**SET EXERCISE 1**. In the statsd-on-Heroku article below, condense the paragraph beginning "statsd is a “simple daemon for easy stats aggregation”" into a shorter version that keeps its main facts.
**SET EXERCISE 2**. From the statsd-on-Heroku article below, list every storage option it names as an upstream destination for statsd.
— BEGIN READING PASSAGE —
James Aylett: Running statsd on Heroku

Published at
Thursday 18th April, 2013

statsd is a “simple daemon for easy stats aggregation”: you send it stats whenever you can (such as when rendering a web page), and it aggregates them internally and passes them upstream to something that can store them and make them available for other clients for analysis, graphing and so on. Upstream stores from statsd might include the Carbon storage engine from Graphite that you can run yourself somewhere, or a hosted service such as Librato. You can combine the two by using Hosted Graphite, which does exactly what it says on the tin.

Heroku is an infrastructure as a service company that provides an abstraction over servers, virtual machines and so forth geared to web deployment, as well as a toolchain for working with that.

It would be nice if we could use them together, and the good news is that we can. I wrote this because I couldn’t find anything online that spells out how to. The code and configuration is available on github.

How we’re going to do this

A simple deployment of statsd is this: put one instance on each physical machine you have, and point them all at a storage system. (You can also chain instances together, and have instances send their data on to multiple receivers. Let’s just ignore all of that, because then you probably don’t want to host on Heroku, and if you do you can certainly figure out how this all applies to your setup.)
— END READING PASSAGE —
— BEGIN RECORDED DATA —
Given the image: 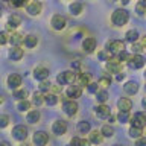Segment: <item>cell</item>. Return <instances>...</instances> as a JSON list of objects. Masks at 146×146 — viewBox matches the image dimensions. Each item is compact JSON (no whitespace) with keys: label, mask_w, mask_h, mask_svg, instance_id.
I'll list each match as a JSON object with an SVG mask.
<instances>
[{"label":"cell","mask_w":146,"mask_h":146,"mask_svg":"<svg viewBox=\"0 0 146 146\" xmlns=\"http://www.w3.org/2000/svg\"><path fill=\"white\" fill-rule=\"evenodd\" d=\"M135 146H146V139H145V137H140V139H137Z\"/></svg>","instance_id":"46"},{"label":"cell","mask_w":146,"mask_h":146,"mask_svg":"<svg viewBox=\"0 0 146 146\" xmlns=\"http://www.w3.org/2000/svg\"><path fill=\"white\" fill-rule=\"evenodd\" d=\"M44 102L50 105V107H53V105L58 104V96L56 94H46L44 96Z\"/></svg>","instance_id":"30"},{"label":"cell","mask_w":146,"mask_h":146,"mask_svg":"<svg viewBox=\"0 0 146 146\" xmlns=\"http://www.w3.org/2000/svg\"><path fill=\"white\" fill-rule=\"evenodd\" d=\"M114 146H122V145H114Z\"/></svg>","instance_id":"58"},{"label":"cell","mask_w":146,"mask_h":146,"mask_svg":"<svg viewBox=\"0 0 146 146\" xmlns=\"http://www.w3.org/2000/svg\"><path fill=\"white\" fill-rule=\"evenodd\" d=\"M100 134H102V137H113L114 135V129L113 126L110 125H104L102 129H100Z\"/></svg>","instance_id":"31"},{"label":"cell","mask_w":146,"mask_h":146,"mask_svg":"<svg viewBox=\"0 0 146 146\" xmlns=\"http://www.w3.org/2000/svg\"><path fill=\"white\" fill-rule=\"evenodd\" d=\"M129 137L132 139H140V137H143V129H140V128H129Z\"/></svg>","instance_id":"32"},{"label":"cell","mask_w":146,"mask_h":146,"mask_svg":"<svg viewBox=\"0 0 146 146\" xmlns=\"http://www.w3.org/2000/svg\"><path fill=\"white\" fill-rule=\"evenodd\" d=\"M27 96V91L26 90H15L14 91V98L18 99V100H23Z\"/></svg>","instance_id":"37"},{"label":"cell","mask_w":146,"mask_h":146,"mask_svg":"<svg viewBox=\"0 0 146 146\" xmlns=\"http://www.w3.org/2000/svg\"><path fill=\"white\" fill-rule=\"evenodd\" d=\"M123 78H125V75H123V73H117V76H116V79L117 81H122Z\"/></svg>","instance_id":"49"},{"label":"cell","mask_w":146,"mask_h":146,"mask_svg":"<svg viewBox=\"0 0 146 146\" xmlns=\"http://www.w3.org/2000/svg\"><path fill=\"white\" fill-rule=\"evenodd\" d=\"M66 94H67V98H70L72 100H75V99H78V98H81L82 88H81L79 85H70V87L67 88Z\"/></svg>","instance_id":"12"},{"label":"cell","mask_w":146,"mask_h":146,"mask_svg":"<svg viewBox=\"0 0 146 146\" xmlns=\"http://www.w3.org/2000/svg\"><path fill=\"white\" fill-rule=\"evenodd\" d=\"M23 43H25V46L26 47H29V49H32V47H35L36 44H38V36L36 35H27V36H25V40H23Z\"/></svg>","instance_id":"21"},{"label":"cell","mask_w":146,"mask_h":146,"mask_svg":"<svg viewBox=\"0 0 146 146\" xmlns=\"http://www.w3.org/2000/svg\"><path fill=\"white\" fill-rule=\"evenodd\" d=\"M0 146H11V143H9V141H0Z\"/></svg>","instance_id":"51"},{"label":"cell","mask_w":146,"mask_h":146,"mask_svg":"<svg viewBox=\"0 0 146 146\" xmlns=\"http://www.w3.org/2000/svg\"><path fill=\"white\" fill-rule=\"evenodd\" d=\"M137 12H139V15H143V14H145V6L137 5Z\"/></svg>","instance_id":"47"},{"label":"cell","mask_w":146,"mask_h":146,"mask_svg":"<svg viewBox=\"0 0 146 146\" xmlns=\"http://www.w3.org/2000/svg\"><path fill=\"white\" fill-rule=\"evenodd\" d=\"M23 40H25V36L21 34H12L9 36V41H11V44H14L15 47H20V44H23Z\"/></svg>","instance_id":"25"},{"label":"cell","mask_w":146,"mask_h":146,"mask_svg":"<svg viewBox=\"0 0 146 146\" xmlns=\"http://www.w3.org/2000/svg\"><path fill=\"white\" fill-rule=\"evenodd\" d=\"M107 68L111 73H120V62L117 61L116 58H108V64H107Z\"/></svg>","instance_id":"16"},{"label":"cell","mask_w":146,"mask_h":146,"mask_svg":"<svg viewBox=\"0 0 146 146\" xmlns=\"http://www.w3.org/2000/svg\"><path fill=\"white\" fill-rule=\"evenodd\" d=\"M32 140H34V145H36V146H46L49 143V134L44 131H38L34 134Z\"/></svg>","instance_id":"6"},{"label":"cell","mask_w":146,"mask_h":146,"mask_svg":"<svg viewBox=\"0 0 146 146\" xmlns=\"http://www.w3.org/2000/svg\"><path fill=\"white\" fill-rule=\"evenodd\" d=\"M17 108H18V111H27V110L31 108V102H29V100H26V99H23V100L18 102Z\"/></svg>","instance_id":"34"},{"label":"cell","mask_w":146,"mask_h":146,"mask_svg":"<svg viewBox=\"0 0 146 146\" xmlns=\"http://www.w3.org/2000/svg\"><path fill=\"white\" fill-rule=\"evenodd\" d=\"M129 113H125V111H119L117 114V119H119V122L120 123H126V122H129Z\"/></svg>","instance_id":"36"},{"label":"cell","mask_w":146,"mask_h":146,"mask_svg":"<svg viewBox=\"0 0 146 146\" xmlns=\"http://www.w3.org/2000/svg\"><path fill=\"white\" fill-rule=\"evenodd\" d=\"M126 40L129 41V43H135V41L139 40V32L134 31V29H132V31H128V32H126Z\"/></svg>","instance_id":"33"},{"label":"cell","mask_w":146,"mask_h":146,"mask_svg":"<svg viewBox=\"0 0 146 146\" xmlns=\"http://www.w3.org/2000/svg\"><path fill=\"white\" fill-rule=\"evenodd\" d=\"M145 3H146V0H140V3H139V5H141V6H145Z\"/></svg>","instance_id":"53"},{"label":"cell","mask_w":146,"mask_h":146,"mask_svg":"<svg viewBox=\"0 0 146 146\" xmlns=\"http://www.w3.org/2000/svg\"><path fill=\"white\" fill-rule=\"evenodd\" d=\"M110 84H111V78H107V76H104V78H100L99 79V84L98 85H100V87H108Z\"/></svg>","instance_id":"41"},{"label":"cell","mask_w":146,"mask_h":146,"mask_svg":"<svg viewBox=\"0 0 146 146\" xmlns=\"http://www.w3.org/2000/svg\"><path fill=\"white\" fill-rule=\"evenodd\" d=\"M0 17H2V9H0Z\"/></svg>","instance_id":"57"},{"label":"cell","mask_w":146,"mask_h":146,"mask_svg":"<svg viewBox=\"0 0 146 146\" xmlns=\"http://www.w3.org/2000/svg\"><path fill=\"white\" fill-rule=\"evenodd\" d=\"M72 67H73V68H79L81 64H79V62H72Z\"/></svg>","instance_id":"50"},{"label":"cell","mask_w":146,"mask_h":146,"mask_svg":"<svg viewBox=\"0 0 146 146\" xmlns=\"http://www.w3.org/2000/svg\"><path fill=\"white\" fill-rule=\"evenodd\" d=\"M117 107L120 111L129 113V110L132 108V102H131V99H128V98H122V99L117 100Z\"/></svg>","instance_id":"14"},{"label":"cell","mask_w":146,"mask_h":146,"mask_svg":"<svg viewBox=\"0 0 146 146\" xmlns=\"http://www.w3.org/2000/svg\"><path fill=\"white\" fill-rule=\"evenodd\" d=\"M20 146H29V145H27V143H21Z\"/></svg>","instance_id":"56"},{"label":"cell","mask_w":146,"mask_h":146,"mask_svg":"<svg viewBox=\"0 0 146 146\" xmlns=\"http://www.w3.org/2000/svg\"><path fill=\"white\" fill-rule=\"evenodd\" d=\"M41 9H43V6H41L40 2H32V3H29V6H27V12H29L31 15H40Z\"/></svg>","instance_id":"19"},{"label":"cell","mask_w":146,"mask_h":146,"mask_svg":"<svg viewBox=\"0 0 146 146\" xmlns=\"http://www.w3.org/2000/svg\"><path fill=\"white\" fill-rule=\"evenodd\" d=\"M8 41H9L8 35L5 34V32H0V44H6Z\"/></svg>","instance_id":"45"},{"label":"cell","mask_w":146,"mask_h":146,"mask_svg":"<svg viewBox=\"0 0 146 146\" xmlns=\"http://www.w3.org/2000/svg\"><path fill=\"white\" fill-rule=\"evenodd\" d=\"M99 58H100V59H107V55H105L104 52H100V53H99Z\"/></svg>","instance_id":"52"},{"label":"cell","mask_w":146,"mask_h":146,"mask_svg":"<svg viewBox=\"0 0 146 146\" xmlns=\"http://www.w3.org/2000/svg\"><path fill=\"white\" fill-rule=\"evenodd\" d=\"M50 25H52V27H53L55 31H62L64 27H66V25H67V20H66V17H62V15H59V14H56V15L52 17Z\"/></svg>","instance_id":"8"},{"label":"cell","mask_w":146,"mask_h":146,"mask_svg":"<svg viewBox=\"0 0 146 146\" xmlns=\"http://www.w3.org/2000/svg\"><path fill=\"white\" fill-rule=\"evenodd\" d=\"M75 79H78V82H79V87H81V85H88V84H90V75H85V73L78 75Z\"/></svg>","instance_id":"27"},{"label":"cell","mask_w":146,"mask_h":146,"mask_svg":"<svg viewBox=\"0 0 146 146\" xmlns=\"http://www.w3.org/2000/svg\"><path fill=\"white\" fill-rule=\"evenodd\" d=\"M12 137L15 140H26V137H27V128L25 125H17V126H14V129H12Z\"/></svg>","instance_id":"7"},{"label":"cell","mask_w":146,"mask_h":146,"mask_svg":"<svg viewBox=\"0 0 146 146\" xmlns=\"http://www.w3.org/2000/svg\"><path fill=\"white\" fill-rule=\"evenodd\" d=\"M128 2H129V0H122V3H123V5H126Z\"/></svg>","instance_id":"54"},{"label":"cell","mask_w":146,"mask_h":146,"mask_svg":"<svg viewBox=\"0 0 146 146\" xmlns=\"http://www.w3.org/2000/svg\"><path fill=\"white\" fill-rule=\"evenodd\" d=\"M128 20H129V15L125 9H116L111 15V21L114 26H125Z\"/></svg>","instance_id":"1"},{"label":"cell","mask_w":146,"mask_h":146,"mask_svg":"<svg viewBox=\"0 0 146 146\" xmlns=\"http://www.w3.org/2000/svg\"><path fill=\"white\" fill-rule=\"evenodd\" d=\"M102 140H104V137L102 134H100V131H91V134H90V143H94V145H100L102 143Z\"/></svg>","instance_id":"23"},{"label":"cell","mask_w":146,"mask_h":146,"mask_svg":"<svg viewBox=\"0 0 146 146\" xmlns=\"http://www.w3.org/2000/svg\"><path fill=\"white\" fill-rule=\"evenodd\" d=\"M123 90H125L126 94H135L137 91H139V84L134 82V81H129V82H126V84L123 85Z\"/></svg>","instance_id":"18"},{"label":"cell","mask_w":146,"mask_h":146,"mask_svg":"<svg viewBox=\"0 0 146 146\" xmlns=\"http://www.w3.org/2000/svg\"><path fill=\"white\" fill-rule=\"evenodd\" d=\"M141 50H143V43H132V52H134V55H139Z\"/></svg>","instance_id":"39"},{"label":"cell","mask_w":146,"mask_h":146,"mask_svg":"<svg viewBox=\"0 0 146 146\" xmlns=\"http://www.w3.org/2000/svg\"><path fill=\"white\" fill-rule=\"evenodd\" d=\"M2 102H3V96L0 94V104H2Z\"/></svg>","instance_id":"55"},{"label":"cell","mask_w":146,"mask_h":146,"mask_svg":"<svg viewBox=\"0 0 146 146\" xmlns=\"http://www.w3.org/2000/svg\"><path fill=\"white\" fill-rule=\"evenodd\" d=\"M81 146H90V141L85 140V139H82L81 140Z\"/></svg>","instance_id":"48"},{"label":"cell","mask_w":146,"mask_h":146,"mask_svg":"<svg viewBox=\"0 0 146 146\" xmlns=\"http://www.w3.org/2000/svg\"><path fill=\"white\" fill-rule=\"evenodd\" d=\"M52 131H53V134H56V135L66 134V131H67V123L64 122V120H56V122H53Z\"/></svg>","instance_id":"11"},{"label":"cell","mask_w":146,"mask_h":146,"mask_svg":"<svg viewBox=\"0 0 146 146\" xmlns=\"http://www.w3.org/2000/svg\"><path fill=\"white\" fill-rule=\"evenodd\" d=\"M81 137H73L70 140V146H81Z\"/></svg>","instance_id":"44"},{"label":"cell","mask_w":146,"mask_h":146,"mask_svg":"<svg viewBox=\"0 0 146 146\" xmlns=\"http://www.w3.org/2000/svg\"><path fill=\"white\" fill-rule=\"evenodd\" d=\"M20 85H21V76H20V75L12 73V75L8 76V87H9L11 90H17Z\"/></svg>","instance_id":"10"},{"label":"cell","mask_w":146,"mask_h":146,"mask_svg":"<svg viewBox=\"0 0 146 146\" xmlns=\"http://www.w3.org/2000/svg\"><path fill=\"white\" fill-rule=\"evenodd\" d=\"M43 102H44V96L41 94V93H34V98H32V104L38 107V105H41Z\"/></svg>","instance_id":"35"},{"label":"cell","mask_w":146,"mask_h":146,"mask_svg":"<svg viewBox=\"0 0 146 146\" xmlns=\"http://www.w3.org/2000/svg\"><path fill=\"white\" fill-rule=\"evenodd\" d=\"M107 50L113 55H117V53H120L122 50H125V44H123V41H120V40L108 41L107 43Z\"/></svg>","instance_id":"3"},{"label":"cell","mask_w":146,"mask_h":146,"mask_svg":"<svg viewBox=\"0 0 146 146\" xmlns=\"http://www.w3.org/2000/svg\"><path fill=\"white\" fill-rule=\"evenodd\" d=\"M9 125V116L8 114H0V128H6Z\"/></svg>","instance_id":"38"},{"label":"cell","mask_w":146,"mask_h":146,"mask_svg":"<svg viewBox=\"0 0 146 146\" xmlns=\"http://www.w3.org/2000/svg\"><path fill=\"white\" fill-rule=\"evenodd\" d=\"M50 87H52V84H50V82H47V81H41V84H40V93L49 91Z\"/></svg>","instance_id":"40"},{"label":"cell","mask_w":146,"mask_h":146,"mask_svg":"<svg viewBox=\"0 0 146 146\" xmlns=\"http://www.w3.org/2000/svg\"><path fill=\"white\" fill-rule=\"evenodd\" d=\"M82 9H84V6H82L79 2H75V3L70 5V11H72L73 15H79V14L82 12Z\"/></svg>","instance_id":"28"},{"label":"cell","mask_w":146,"mask_h":146,"mask_svg":"<svg viewBox=\"0 0 146 146\" xmlns=\"http://www.w3.org/2000/svg\"><path fill=\"white\" fill-rule=\"evenodd\" d=\"M87 90H88V93H96V91L99 90V85L94 84V82H90V84L87 85Z\"/></svg>","instance_id":"42"},{"label":"cell","mask_w":146,"mask_h":146,"mask_svg":"<svg viewBox=\"0 0 146 146\" xmlns=\"http://www.w3.org/2000/svg\"><path fill=\"white\" fill-rule=\"evenodd\" d=\"M94 94H96V99H98V102H100V104H104L105 100L108 99V93H107V90H98Z\"/></svg>","instance_id":"29"},{"label":"cell","mask_w":146,"mask_h":146,"mask_svg":"<svg viewBox=\"0 0 146 146\" xmlns=\"http://www.w3.org/2000/svg\"><path fill=\"white\" fill-rule=\"evenodd\" d=\"M82 47H84L85 52H93V50L96 49V40L93 38V36L85 38L84 41H82Z\"/></svg>","instance_id":"17"},{"label":"cell","mask_w":146,"mask_h":146,"mask_svg":"<svg viewBox=\"0 0 146 146\" xmlns=\"http://www.w3.org/2000/svg\"><path fill=\"white\" fill-rule=\"evenodd\" d=\"M34 78L38 81H46L49 78V70L46 67H36L34 70Z\"/></svg>","instance_id":"13"},{"label":"cell","mask_w":146,"mask_h":146,"mask_svg":"<svg viewBox=\"0 0 146 146\" xmlns=\"http://www.w3.org/2000/svg\"><path fill=\"white\" fill-rule=\"evenodd\" d=\"M129 122H131L132 128H140V129H143V126L146 125V117H145L143 113H135L132 117H129Z\"/></svg>","instance_id":"5"},{"label":"cell","mask_w":146,"mask_h":146,"mask_svg":"<svg viewBox=\"0 0 146 146\" xmlns=\"http://www.w3.org/2000/svg\"><path fill=\"white\" fill-rule=\"evenodd\" d=\"M62 110H64V113H66L67 116L73 117L78 113V104L75 102V100H72V99H67V100L62 102Z\"/></svg>","instance_id":"4"},{"label":"cell","mask_w":146,"mask_h":146,"mask_svg":"<svg viewBox=\"0 0 146 146\" xmlns=\"http://www.w3.org/2000/svg\"><path fill=\"white\" fill-rule=\"evenodd\" d=\"M20 23H21V18L20 15H17V14H14V15L9 17V20H8V29H15V27L20 26Z\"/></svg>","instance_id":"20"},{"label":"cell","mask_w":146,"mask_h":146,"mask_svg":"<svg viewBox=\"0 0 146 146\" xmlns=\"http://www.w3.org/2000/svg\"><path fill=\"white\" fill-rule=\"evenodd\" d=\"M96 116H98L99 119H108L110 116H111V111H110V108L107 107V105L100 104L98 108H96Z\"/></svg>","instance_id":"15"},{"label":"cell","mask_w":146,"mask_h":146,"mask_svg":"<svg viewBox=\"0 0 146 146\" xmlns=\"http://www.w3.org/2000/svg\"><path fill=\"white\" fill-rule=\"evenodd\" d=\"M12 2V5L15 8H21V6H25V5L27 3V0H11Z\"/></svg>","instance_id":"43"},{"label":"cell","mask_w":146,"mask_h":146,"mask_svg":"<svg viewBox=\"0 0 146 146\" xmlns=\"http://www.w3.org/2000/svg\"><path fill=\"white\" fill-rule=\"evenodd\" d=\"M75 72H72V70H67V72H62V73H59L58 78H56V81H58V84L59 85H66V84H72L73 81H75Z\"/></svg>","instance_id":"2"},{"label":"cell","mask_w":146,"mask_h":146,"mask_svg":"<svg viewBox=\"0 0 146 146\" xmlns=\"http://www.w3.org/2000/svg\"><path fill=\"white\" fill-rule=\"evenodd\" d=\"M9 58L12 59V61H20L23 58V49L20 47H14L9 50Z\"/></svg>","instance_id":"22"},{"label":"cell","mask_w":146,"mask_h":146,"mask_svg":"<svg viewBox=\"0 0 146 146\" xmlns=\"http://www.w3.org/2000/svg\"><path fill=\"white\" fill-rule=\"evenodd\" d=\"M90 129H91V126H90L88 122L81 120L79 123H78V131H79L81 134H87V132H90Z\"/></svg>","instance_id":"26"},{"label":"cell","mask_w":146,"mask_h":146,"mask_svg":"<svg viewBox=\"0 0 146 146\" xmlns=\"http://www.w3.org/2000/svg\"><path fill=\"white\" fill-rule=\"evenodd\" d=\"M26 120L29 123H36L40 120V111L38 110H32V111H29L27 116H26Z\"/></svg>","instance_id":"24"},{"label":"cell","mask_w":146,"mask_h":146,"mask_svg":"<svg viewBox=\"0 0 146 146\" xmlns=\"http://www.w3.org/2000/svg\"><path fill=\"white\" fill-rule=\"evenodd\" d=\"M128 64H129L131 68H141L145 66V58L141 55H132V56H128Z\"/></svg>","instance_id":"9"}]
</instances>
— END RECORDED DATA —
**TASK OUTPUT 1**. statsd is a simple daemon that receives stats whenever they are sent, such as during web page rendering. It aggregates them internally and forwards them upstream to a store that makes them available to other clients for analysis and graphing. Upstream stores include Graphite's Carbon storage engine, which can be self-run, and the hosted service Librato. Hosted Graphite combines the two.

**TASK OUTPUT 2**.
- The Carbon storage engine from Graphite (self-run)
- Librato (a hosted service)
- Hosted Graphite